In 2011 the $1 billion [Crescent Dunes] project was to be the biggest solar plant of its kind, and it looked like the future of renewable power. Citigroup Inc. and other financiers invested $140 million with its developer, SolarReserve Inc. Steven Chu, the U.S. Department of Energy secretary at the time, offered the company [$737 million in] government loan guarantees, and Harry Reid, then the Senate majority leader and senior senator from Nevada, cleared the way for the company to build on public land.
The state of Nevada chipped in another $119.3 million tax abatements over 20 years.
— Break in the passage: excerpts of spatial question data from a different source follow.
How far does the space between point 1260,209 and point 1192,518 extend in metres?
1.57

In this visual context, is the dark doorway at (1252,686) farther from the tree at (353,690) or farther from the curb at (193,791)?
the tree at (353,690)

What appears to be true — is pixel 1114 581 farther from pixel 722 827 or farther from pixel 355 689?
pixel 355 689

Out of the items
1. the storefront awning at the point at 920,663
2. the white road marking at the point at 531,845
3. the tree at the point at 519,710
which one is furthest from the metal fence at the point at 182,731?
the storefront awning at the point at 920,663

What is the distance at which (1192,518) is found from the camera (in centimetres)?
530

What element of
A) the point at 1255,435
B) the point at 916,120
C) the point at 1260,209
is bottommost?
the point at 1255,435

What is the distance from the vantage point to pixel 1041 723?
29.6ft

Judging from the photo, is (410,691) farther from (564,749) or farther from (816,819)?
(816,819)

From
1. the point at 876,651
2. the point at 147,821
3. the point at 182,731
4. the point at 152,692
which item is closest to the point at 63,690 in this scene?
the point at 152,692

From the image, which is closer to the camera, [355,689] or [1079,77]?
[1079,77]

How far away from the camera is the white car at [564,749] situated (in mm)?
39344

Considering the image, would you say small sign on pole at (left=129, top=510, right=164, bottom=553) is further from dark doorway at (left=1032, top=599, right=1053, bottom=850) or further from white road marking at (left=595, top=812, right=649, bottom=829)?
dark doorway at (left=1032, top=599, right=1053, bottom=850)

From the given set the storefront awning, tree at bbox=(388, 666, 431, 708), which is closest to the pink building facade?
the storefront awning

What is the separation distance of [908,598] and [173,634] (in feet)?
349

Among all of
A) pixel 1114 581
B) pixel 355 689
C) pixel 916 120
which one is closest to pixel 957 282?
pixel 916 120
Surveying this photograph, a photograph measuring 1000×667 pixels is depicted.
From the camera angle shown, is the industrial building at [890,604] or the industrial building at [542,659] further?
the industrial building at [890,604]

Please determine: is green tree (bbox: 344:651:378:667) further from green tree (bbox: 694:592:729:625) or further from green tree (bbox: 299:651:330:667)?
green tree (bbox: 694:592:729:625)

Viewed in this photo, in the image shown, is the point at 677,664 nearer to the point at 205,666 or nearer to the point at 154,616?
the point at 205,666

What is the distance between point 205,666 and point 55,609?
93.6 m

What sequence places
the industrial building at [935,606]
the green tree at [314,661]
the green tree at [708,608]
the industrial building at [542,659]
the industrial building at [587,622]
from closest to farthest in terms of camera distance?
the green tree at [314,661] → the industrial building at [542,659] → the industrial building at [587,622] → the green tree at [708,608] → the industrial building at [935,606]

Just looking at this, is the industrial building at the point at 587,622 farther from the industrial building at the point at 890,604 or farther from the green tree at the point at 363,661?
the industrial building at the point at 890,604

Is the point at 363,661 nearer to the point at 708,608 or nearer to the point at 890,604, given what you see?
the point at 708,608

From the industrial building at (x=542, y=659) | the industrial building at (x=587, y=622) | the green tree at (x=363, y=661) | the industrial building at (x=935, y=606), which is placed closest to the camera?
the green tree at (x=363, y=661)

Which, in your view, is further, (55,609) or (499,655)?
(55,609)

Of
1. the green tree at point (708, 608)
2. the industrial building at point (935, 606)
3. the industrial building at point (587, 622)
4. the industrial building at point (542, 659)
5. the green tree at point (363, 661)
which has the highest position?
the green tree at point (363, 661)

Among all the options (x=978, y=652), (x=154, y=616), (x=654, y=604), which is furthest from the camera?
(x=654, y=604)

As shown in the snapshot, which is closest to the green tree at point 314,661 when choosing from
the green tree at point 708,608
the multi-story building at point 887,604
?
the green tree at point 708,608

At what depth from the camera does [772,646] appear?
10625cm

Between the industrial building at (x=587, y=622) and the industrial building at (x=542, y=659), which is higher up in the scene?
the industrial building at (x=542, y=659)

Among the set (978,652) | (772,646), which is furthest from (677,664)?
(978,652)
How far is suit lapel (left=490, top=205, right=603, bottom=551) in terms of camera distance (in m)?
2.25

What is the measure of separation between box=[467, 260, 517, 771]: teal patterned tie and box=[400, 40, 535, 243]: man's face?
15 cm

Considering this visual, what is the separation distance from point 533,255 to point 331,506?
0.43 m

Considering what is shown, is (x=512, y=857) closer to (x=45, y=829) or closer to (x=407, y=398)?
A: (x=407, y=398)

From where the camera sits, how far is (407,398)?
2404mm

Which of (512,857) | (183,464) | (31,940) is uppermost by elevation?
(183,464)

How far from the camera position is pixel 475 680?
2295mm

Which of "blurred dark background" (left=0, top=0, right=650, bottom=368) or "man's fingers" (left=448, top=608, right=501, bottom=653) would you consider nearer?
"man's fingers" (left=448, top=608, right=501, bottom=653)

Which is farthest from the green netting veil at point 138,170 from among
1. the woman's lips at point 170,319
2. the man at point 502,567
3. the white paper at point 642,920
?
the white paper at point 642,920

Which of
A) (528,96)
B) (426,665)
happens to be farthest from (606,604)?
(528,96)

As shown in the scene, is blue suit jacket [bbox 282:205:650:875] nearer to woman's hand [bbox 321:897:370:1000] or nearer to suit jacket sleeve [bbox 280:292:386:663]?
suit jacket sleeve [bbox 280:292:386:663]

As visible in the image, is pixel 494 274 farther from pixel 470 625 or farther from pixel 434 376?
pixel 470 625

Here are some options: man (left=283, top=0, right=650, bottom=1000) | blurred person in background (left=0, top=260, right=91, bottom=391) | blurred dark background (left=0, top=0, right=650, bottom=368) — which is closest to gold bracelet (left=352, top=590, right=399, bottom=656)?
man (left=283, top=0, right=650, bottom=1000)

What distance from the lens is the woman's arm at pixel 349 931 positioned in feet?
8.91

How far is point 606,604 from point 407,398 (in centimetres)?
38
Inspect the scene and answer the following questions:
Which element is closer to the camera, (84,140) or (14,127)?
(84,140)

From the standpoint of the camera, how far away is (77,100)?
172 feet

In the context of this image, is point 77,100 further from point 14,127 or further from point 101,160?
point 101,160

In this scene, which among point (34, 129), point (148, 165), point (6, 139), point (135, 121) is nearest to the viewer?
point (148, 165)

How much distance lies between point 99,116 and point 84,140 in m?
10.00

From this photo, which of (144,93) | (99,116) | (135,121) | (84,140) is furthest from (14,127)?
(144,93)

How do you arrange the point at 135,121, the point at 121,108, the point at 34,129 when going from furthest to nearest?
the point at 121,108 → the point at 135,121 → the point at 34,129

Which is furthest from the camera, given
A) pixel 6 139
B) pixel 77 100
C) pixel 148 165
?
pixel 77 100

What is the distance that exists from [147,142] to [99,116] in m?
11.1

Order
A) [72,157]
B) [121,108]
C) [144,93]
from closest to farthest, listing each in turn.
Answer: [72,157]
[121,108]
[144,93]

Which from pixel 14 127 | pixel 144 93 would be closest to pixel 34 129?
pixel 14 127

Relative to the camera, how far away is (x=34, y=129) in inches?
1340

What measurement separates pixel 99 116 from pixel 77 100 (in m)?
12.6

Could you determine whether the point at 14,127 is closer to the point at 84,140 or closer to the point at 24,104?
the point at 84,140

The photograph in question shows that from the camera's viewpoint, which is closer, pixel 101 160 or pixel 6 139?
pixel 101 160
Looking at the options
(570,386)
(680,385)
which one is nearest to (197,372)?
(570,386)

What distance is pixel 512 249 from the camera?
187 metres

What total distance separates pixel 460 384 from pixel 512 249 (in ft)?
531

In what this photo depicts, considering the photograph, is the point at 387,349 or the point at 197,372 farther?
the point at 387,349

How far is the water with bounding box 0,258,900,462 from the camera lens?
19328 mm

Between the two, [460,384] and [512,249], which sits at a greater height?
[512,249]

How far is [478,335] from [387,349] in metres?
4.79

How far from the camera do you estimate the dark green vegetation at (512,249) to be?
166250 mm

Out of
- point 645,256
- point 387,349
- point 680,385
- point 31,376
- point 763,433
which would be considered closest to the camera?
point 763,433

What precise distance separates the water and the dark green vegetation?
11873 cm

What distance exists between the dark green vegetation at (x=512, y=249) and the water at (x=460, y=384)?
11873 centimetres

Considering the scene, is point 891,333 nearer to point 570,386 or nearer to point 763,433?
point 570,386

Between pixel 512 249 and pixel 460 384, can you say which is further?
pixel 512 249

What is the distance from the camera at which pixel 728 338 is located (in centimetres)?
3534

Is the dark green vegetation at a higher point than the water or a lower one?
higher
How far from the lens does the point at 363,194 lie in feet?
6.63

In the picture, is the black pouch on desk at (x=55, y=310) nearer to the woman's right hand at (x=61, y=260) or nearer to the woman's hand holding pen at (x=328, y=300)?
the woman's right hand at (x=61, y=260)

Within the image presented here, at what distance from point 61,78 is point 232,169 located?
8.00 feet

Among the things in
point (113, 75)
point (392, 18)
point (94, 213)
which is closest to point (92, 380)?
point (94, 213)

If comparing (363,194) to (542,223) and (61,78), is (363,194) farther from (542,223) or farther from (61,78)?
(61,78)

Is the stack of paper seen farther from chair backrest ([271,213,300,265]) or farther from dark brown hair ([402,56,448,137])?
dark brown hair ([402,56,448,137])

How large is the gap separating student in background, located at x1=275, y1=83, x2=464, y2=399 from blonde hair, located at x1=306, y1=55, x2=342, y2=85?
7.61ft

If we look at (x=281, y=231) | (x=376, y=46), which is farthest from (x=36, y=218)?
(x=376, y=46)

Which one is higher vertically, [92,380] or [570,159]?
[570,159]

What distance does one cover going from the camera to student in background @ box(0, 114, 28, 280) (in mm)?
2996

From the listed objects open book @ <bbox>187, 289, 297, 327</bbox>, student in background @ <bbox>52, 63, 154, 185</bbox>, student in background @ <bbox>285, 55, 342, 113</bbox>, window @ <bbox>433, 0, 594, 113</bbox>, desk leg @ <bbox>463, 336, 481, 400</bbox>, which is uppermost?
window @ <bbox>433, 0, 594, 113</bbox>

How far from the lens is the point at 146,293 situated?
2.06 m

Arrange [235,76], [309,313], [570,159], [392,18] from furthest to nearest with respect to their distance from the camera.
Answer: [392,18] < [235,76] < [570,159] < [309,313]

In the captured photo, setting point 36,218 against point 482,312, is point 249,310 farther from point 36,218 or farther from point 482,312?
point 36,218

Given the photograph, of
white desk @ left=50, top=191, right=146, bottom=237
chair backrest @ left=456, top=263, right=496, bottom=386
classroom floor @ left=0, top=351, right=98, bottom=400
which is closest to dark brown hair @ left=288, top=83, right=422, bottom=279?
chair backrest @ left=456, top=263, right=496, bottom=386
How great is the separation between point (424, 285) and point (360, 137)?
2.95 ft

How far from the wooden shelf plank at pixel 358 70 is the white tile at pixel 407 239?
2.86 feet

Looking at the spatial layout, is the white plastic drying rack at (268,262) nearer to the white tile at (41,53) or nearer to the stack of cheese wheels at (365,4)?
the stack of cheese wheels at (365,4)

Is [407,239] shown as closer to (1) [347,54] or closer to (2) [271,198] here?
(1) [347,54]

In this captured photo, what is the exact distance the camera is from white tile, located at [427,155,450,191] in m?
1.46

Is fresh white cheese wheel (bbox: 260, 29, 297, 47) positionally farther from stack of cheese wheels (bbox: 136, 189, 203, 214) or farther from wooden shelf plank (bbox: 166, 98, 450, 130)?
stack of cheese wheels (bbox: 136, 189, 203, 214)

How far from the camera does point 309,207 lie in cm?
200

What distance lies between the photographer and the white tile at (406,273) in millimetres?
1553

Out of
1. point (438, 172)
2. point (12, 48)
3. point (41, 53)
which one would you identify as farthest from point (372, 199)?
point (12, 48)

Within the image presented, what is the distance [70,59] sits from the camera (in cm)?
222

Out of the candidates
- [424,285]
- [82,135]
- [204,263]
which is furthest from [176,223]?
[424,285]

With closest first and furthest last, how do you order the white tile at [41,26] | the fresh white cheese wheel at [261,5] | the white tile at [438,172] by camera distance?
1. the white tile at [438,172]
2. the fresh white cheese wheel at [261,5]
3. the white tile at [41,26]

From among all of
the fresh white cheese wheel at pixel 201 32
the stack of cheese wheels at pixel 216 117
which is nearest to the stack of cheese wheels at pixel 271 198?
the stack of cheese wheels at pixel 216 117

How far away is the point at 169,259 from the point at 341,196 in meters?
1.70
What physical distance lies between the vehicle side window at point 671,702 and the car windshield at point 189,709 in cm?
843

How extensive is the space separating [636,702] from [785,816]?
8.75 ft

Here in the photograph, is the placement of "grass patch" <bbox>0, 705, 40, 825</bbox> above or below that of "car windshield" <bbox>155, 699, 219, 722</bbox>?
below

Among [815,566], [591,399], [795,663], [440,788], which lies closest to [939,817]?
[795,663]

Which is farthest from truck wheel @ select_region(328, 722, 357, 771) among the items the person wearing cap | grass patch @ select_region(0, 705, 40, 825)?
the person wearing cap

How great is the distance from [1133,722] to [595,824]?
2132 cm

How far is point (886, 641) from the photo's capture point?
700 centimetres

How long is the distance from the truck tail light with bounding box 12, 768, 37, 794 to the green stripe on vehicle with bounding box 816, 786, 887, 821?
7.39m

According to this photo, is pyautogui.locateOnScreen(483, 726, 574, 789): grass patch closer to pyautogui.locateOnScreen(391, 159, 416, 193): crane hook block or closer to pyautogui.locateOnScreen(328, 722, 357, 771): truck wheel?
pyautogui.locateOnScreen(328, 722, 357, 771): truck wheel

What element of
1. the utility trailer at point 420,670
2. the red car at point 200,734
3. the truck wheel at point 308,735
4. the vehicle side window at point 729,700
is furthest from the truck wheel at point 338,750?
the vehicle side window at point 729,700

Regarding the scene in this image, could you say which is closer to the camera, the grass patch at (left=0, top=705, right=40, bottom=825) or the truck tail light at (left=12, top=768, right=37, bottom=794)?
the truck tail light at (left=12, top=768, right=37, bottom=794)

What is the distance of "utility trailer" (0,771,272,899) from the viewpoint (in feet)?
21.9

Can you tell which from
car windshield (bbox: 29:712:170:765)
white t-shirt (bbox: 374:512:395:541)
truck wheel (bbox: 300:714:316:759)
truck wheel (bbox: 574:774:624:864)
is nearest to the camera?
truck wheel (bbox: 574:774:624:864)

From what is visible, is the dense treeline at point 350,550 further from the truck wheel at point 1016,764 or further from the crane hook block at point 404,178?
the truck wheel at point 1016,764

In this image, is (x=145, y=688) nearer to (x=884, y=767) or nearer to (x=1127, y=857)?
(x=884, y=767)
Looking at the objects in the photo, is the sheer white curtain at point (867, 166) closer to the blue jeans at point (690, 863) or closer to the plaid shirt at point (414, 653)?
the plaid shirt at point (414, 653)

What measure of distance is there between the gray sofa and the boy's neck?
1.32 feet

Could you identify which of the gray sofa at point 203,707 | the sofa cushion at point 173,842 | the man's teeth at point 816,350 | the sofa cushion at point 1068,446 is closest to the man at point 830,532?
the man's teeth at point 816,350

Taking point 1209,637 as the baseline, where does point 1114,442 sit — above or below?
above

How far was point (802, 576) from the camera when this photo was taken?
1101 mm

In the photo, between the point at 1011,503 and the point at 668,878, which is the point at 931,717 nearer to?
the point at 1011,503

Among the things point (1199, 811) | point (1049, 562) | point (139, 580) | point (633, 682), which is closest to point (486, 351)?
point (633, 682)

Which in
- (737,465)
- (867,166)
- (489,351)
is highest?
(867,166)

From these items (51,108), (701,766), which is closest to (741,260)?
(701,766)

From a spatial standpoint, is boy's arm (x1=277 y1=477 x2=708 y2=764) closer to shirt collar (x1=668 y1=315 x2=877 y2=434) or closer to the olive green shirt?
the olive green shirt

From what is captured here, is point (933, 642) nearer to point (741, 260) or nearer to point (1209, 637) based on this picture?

But, Chris Martin and Nic Querolo write at Bloomberg,
By the time the plant opened in 2015, the increased efficiency of cheap solar panels had already surpassed its technology, and today it’s obsolete — the latest panels can pump out power at a fraction of the cost for decades with just an occasional hosing‐down.…
The plant’s technology was designed to generate enough power night and day to supply a city the size of nearby Sparks, Nev. (population 100,000), but it never came close. Its power cost NV about $135 per megawatt‐hour, compared with less than $30 per MWh today at a new Nevada photovoltaic solar farm, according to BloombergNEF, which researches fossil fuel alternatives.
It all reminds me of another giant taxpayer‐funded failure of the Obama administration’s green‐energy enthusiasm, Solyndra. Visiting the Solyndra solar‐panel factory in Fremont, California, in May 2010, President Obama declared, “The true engine of economic growth will always be companies like Solyndra.” But despite $535 million in federal loan guarantees, Solyndra declared bankruptcy 16 months later.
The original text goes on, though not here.